Weiter sagt der Papst noch:

"Die Sünden des Fleisches sind die leichtesten Sünden. Weil das Fleisch schwach ist. Die gefährlichsten Sünden sind die des Geistes. Ich spreche vom Angelismus: Stolz, Eitelkeit sind Sünden des Angelismus. Priester sind in der Versuchung - nicht alle, aber viele -, sich auf die Sünden der Sexualität zu konzentrieren, was ich Moral unter dem Gürtel nenne. Aber die schwersten Sünden sind anderswo. "

Obi Wolton: "Aber was Sie sagen, wird nicht verstanden".

Der Papst antwortet:

"Nein, aber es gibt gute Priester ... Ich kenne einen Kardinal, der ein gutes Beispiel ist. Er erzählte mir von diesen Dingen, dass sobald er zu ihm kommt, um mit ihm über die Sünden unter seinem Gürtel zu sprechen, er sofort sagt: "Ich verstehe, lass uns zu etwas anderem übergehen". Er stoppt ihn, als wollte er sagen: ‚Ich verstehe, aber mal sehen, ob Sie etwas Wichtigeres haben. Haben Sie beten? Suchst du nach dem Herrn? Lesen Sie das Evangelium Es lässt ihn verstehen, dass es viel wichtigere Fehler gibt. Ja, es ist schade, aber ... Er sagt zu ihm: "Ich verstehe": Und weiter zu etwas anderem. Im Gegenteil, Sie sind sicher, dass sie, wenn sie das Bekenntnis einer Sünde dieser Art erhalten, fragen: "Wie haben Sie es getan und wann haben Sie es getan und wie lange?" ... Und sie machen einen "Film" in ihrem Kopf.

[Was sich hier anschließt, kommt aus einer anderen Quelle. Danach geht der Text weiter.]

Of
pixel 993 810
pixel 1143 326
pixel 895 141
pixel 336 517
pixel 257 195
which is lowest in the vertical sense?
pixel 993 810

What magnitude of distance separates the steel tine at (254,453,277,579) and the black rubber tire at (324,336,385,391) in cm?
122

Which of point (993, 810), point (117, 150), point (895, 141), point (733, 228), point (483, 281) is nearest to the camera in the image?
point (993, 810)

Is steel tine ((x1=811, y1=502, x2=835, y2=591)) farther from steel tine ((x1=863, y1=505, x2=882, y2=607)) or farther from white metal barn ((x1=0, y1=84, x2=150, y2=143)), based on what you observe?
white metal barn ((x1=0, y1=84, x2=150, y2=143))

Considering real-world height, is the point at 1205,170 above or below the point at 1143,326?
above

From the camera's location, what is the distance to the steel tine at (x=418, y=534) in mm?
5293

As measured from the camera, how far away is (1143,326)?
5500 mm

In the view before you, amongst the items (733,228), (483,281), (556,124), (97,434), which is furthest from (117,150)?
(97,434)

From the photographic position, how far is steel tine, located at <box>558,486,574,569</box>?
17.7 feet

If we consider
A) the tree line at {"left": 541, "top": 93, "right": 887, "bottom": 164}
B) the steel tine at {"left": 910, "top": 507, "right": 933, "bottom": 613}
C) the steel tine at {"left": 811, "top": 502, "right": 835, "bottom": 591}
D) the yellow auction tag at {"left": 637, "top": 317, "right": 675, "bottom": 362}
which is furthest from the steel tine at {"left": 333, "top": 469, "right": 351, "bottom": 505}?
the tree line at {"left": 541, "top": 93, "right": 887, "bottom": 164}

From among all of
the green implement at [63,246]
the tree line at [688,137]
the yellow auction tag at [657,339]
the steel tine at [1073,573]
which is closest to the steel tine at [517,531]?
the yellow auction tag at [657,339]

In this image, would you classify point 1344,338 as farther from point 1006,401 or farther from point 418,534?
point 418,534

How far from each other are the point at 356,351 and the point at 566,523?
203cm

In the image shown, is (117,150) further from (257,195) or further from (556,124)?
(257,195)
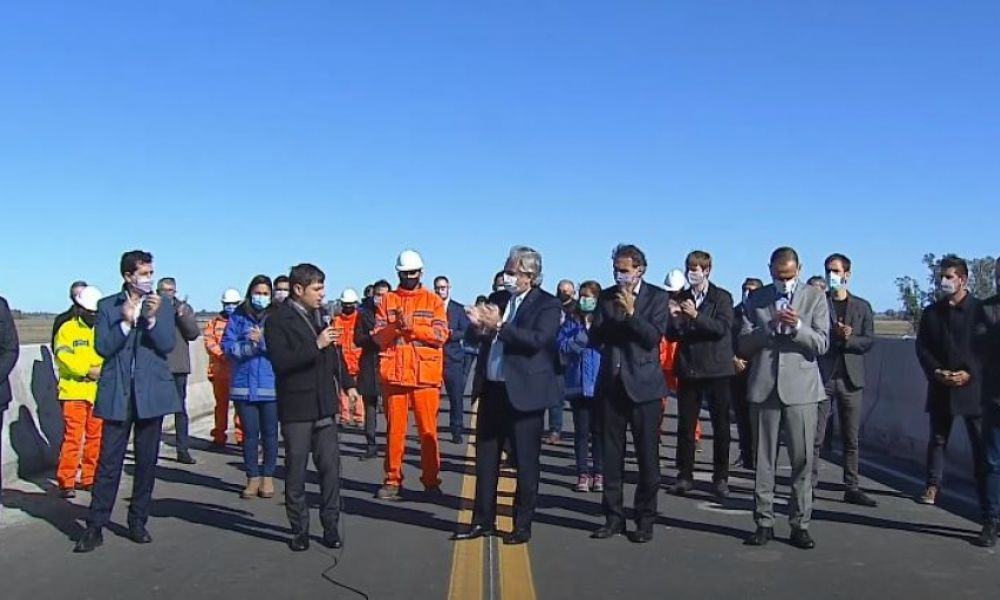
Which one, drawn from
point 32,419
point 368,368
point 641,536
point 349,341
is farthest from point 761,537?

Aber diese brauchen einen Psychiater. "

Die Reise des Franziskus nach Panama findet weniger als einen Monat vom Gipfel im Vatikan zwischen dem Papst und den Präsidenten der Bischofskonferenzen in aller Welt statt, um gemeinsame Linien im Umgang mit sexuellem Missbrauch festzulegen, die vom 21. bis 24. Februar stattfinden sollen.

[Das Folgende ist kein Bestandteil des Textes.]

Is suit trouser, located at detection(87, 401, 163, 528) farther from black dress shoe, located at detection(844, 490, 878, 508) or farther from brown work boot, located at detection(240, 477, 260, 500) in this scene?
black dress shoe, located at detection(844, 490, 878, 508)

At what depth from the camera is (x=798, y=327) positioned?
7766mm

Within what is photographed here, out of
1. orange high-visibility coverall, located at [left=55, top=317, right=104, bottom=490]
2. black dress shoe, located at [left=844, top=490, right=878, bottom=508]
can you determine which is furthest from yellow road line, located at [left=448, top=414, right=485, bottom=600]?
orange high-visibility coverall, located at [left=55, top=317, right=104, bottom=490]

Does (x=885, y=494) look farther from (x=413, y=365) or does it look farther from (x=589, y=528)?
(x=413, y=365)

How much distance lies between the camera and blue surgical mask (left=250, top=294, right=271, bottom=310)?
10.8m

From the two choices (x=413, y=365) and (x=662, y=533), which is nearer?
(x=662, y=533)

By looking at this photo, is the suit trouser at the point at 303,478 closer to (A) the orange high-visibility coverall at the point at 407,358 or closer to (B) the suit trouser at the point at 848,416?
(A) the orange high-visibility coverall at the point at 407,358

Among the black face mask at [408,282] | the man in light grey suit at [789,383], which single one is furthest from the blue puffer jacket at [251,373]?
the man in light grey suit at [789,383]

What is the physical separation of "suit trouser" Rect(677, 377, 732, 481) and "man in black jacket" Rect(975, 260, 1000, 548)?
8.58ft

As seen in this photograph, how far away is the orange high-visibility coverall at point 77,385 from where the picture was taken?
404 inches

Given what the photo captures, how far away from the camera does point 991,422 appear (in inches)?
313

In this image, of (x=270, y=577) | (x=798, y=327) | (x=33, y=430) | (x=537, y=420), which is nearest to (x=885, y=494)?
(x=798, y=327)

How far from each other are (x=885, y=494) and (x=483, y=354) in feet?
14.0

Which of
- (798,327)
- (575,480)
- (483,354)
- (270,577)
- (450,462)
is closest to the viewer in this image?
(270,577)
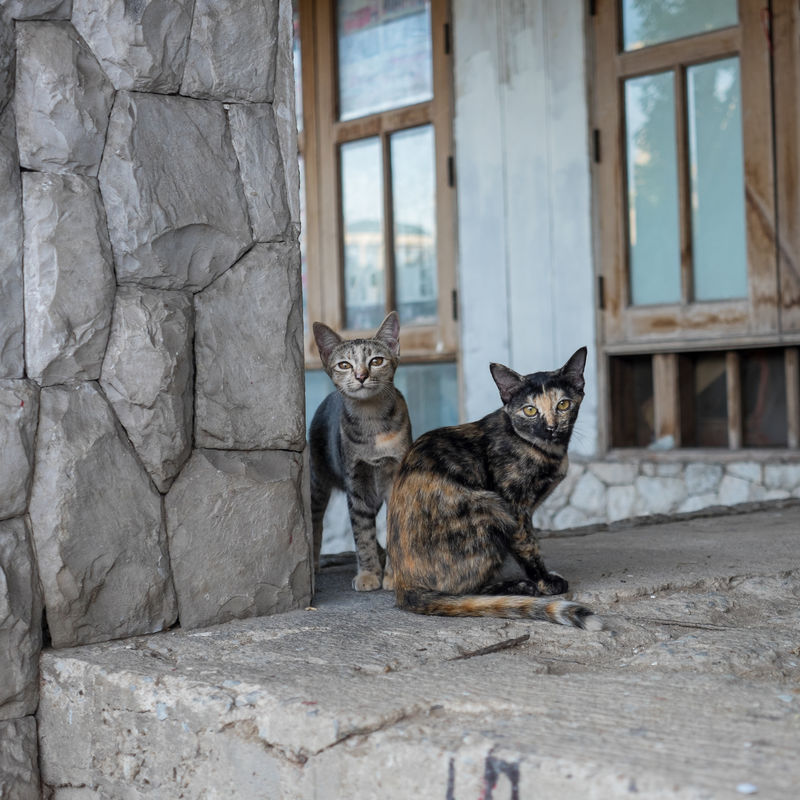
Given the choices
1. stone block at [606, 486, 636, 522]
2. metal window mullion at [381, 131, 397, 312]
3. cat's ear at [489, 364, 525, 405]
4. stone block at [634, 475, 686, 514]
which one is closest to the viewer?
cat's ear at [489, 364, 525, 405]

Es wird interessant sein, auf diesem Gipfel zu sehen, wie Franziskus seine Minimierung der Schwere der Sünden, die er "unter dem Gurt" nennt, mit der Betonung des Machtmissbrauchs der Kleruskaste versöhnt, die er wiederholt als erste Ursache stigmatisiert hat Katastrophe.

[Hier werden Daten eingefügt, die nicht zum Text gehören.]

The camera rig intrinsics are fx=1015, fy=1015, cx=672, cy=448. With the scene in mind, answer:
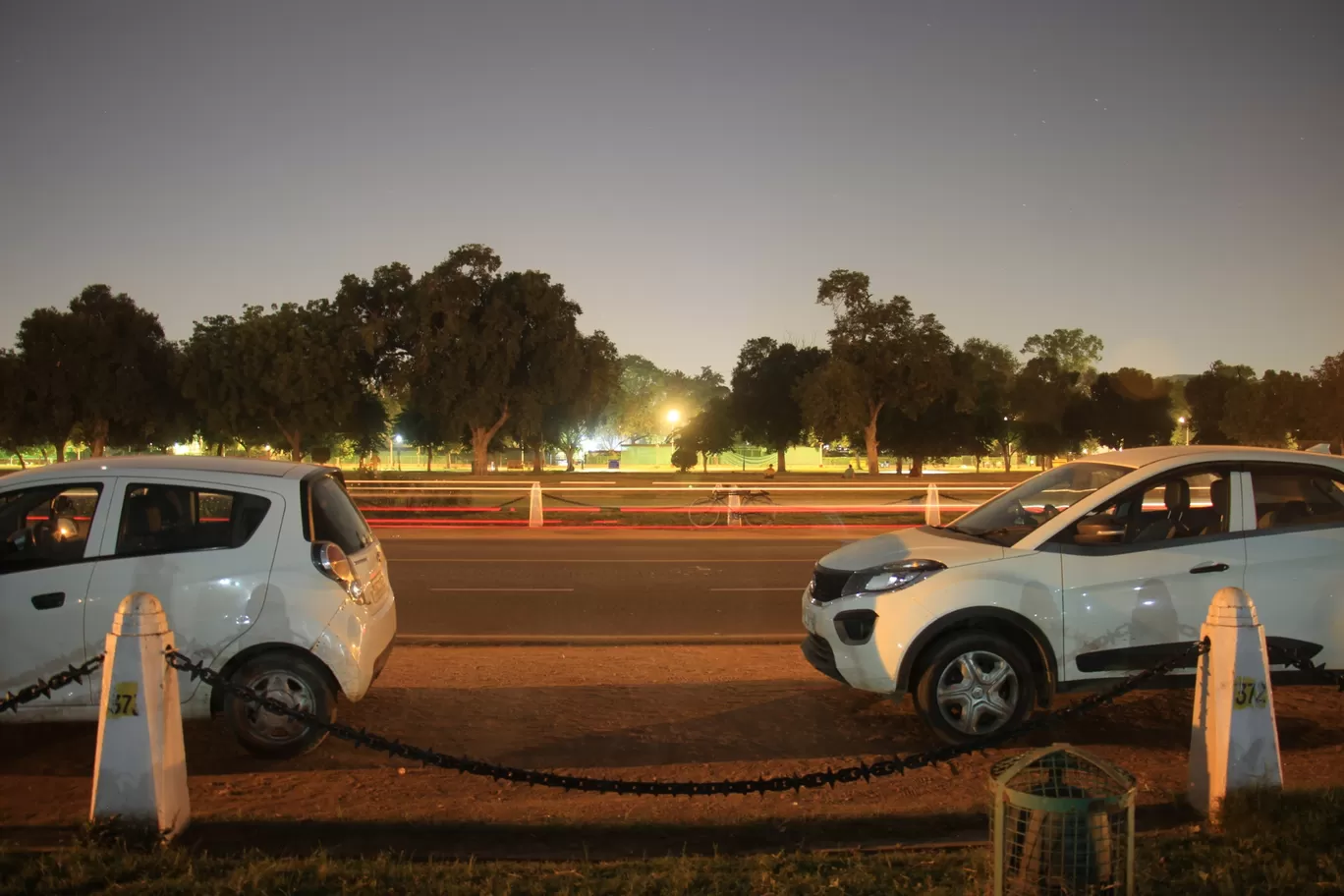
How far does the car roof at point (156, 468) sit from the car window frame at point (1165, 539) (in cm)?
477

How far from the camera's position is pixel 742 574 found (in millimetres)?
15016

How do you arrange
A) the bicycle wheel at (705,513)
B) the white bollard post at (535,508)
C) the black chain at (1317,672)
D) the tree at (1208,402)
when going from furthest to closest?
the tree at (1208,402) < the white bollard post at (535,508) < the bicycle wheel at (705,513) < the black chain at (1317,672)

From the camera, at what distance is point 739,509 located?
76.6 ft

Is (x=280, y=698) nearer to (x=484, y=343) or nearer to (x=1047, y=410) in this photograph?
(x=484, y=343)

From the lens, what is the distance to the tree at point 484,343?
163ft

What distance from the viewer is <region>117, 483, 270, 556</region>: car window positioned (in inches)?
237

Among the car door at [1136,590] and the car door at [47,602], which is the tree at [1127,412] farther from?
the car door at [47,602]

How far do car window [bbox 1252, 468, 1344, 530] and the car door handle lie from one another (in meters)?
7.36

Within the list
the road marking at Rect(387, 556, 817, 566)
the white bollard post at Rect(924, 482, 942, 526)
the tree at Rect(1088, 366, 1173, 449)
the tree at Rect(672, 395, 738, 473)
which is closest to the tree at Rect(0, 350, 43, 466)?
the tree at Rect(672, 395, 738, 473)

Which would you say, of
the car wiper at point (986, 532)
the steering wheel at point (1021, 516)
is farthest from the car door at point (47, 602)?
the steering wheel at point (1021, 516)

Nicht nur das. Vielleicht wird mehr verstanden werden, inwieweit seine Minimierung der Sünden des Geschlechts - und der homosexuellen Praktiken unter den Geistlichen - sein Schweigen und seine Toleranzen gegenüber konkreten Missbrauchsfällen erklärt, von Kirchenvertretern auch auf hohem Niveau Er schätzte und Favoriten:

> Francesco und sexueller Missbrauch. Der Papst, der zu viel wusste

In dieser Hinsicht ist der Fall des argentinischen Bischofs Gustavo Óscar Zanchetta vorbildlich. Bergoglio war auch Beichtvater, der 2013 von ihm als Bischof von Orán befördert und im Dezember 2017 in eine Verwaltungsrolle in Rom berufen wurde des Patrimoniums des Apostolischen Stuhls, trotz zweimal, in den Jahren 2015 und 2017 - wie am 20. Januar von der Associated Press dokumentiert - aus seiner Diözese bei den Vatikan-Vorwürfen wegen seines schlechten Verhaltens "unterm Gürtel" mit jungen Seminaristen und zweimal hatte der Papst ihn nach diesen Vorwürfen befragt, und beschloss, ihn aus der Diözese zu entfernen, ihn jedoch in eine noch wichtigere Position zu bringen, wobei er offensichtlich sein Verhalten für irrelevant hielt, "leicht":

Der ehemalige Abgeordnete des argentinischen Bischofs sagt, der Vatikan kenne die Missetaten
http://magister.blogautore.espresso.repu...ggeri%E2%80%9D/


von esther10 23.01.2019 00:23

23. JANUAR 2019

Päpstliche Studienkommission zum „Frauendiakonat“ hat Arbeit abgeschlossen
WAS DENKT PAPST FRANZISKUS?


23. Januar 2019


https://katholisches.info/2014/07/30/die...uenpriestertum/



Phyllis Zagano, Mitglied der von Papst Franziskus eingesetzten Kommission zum Studium der frührchristlichen Diakonissen. Die feministische Theologin ist eine Verfechterin des Frauendiakonats.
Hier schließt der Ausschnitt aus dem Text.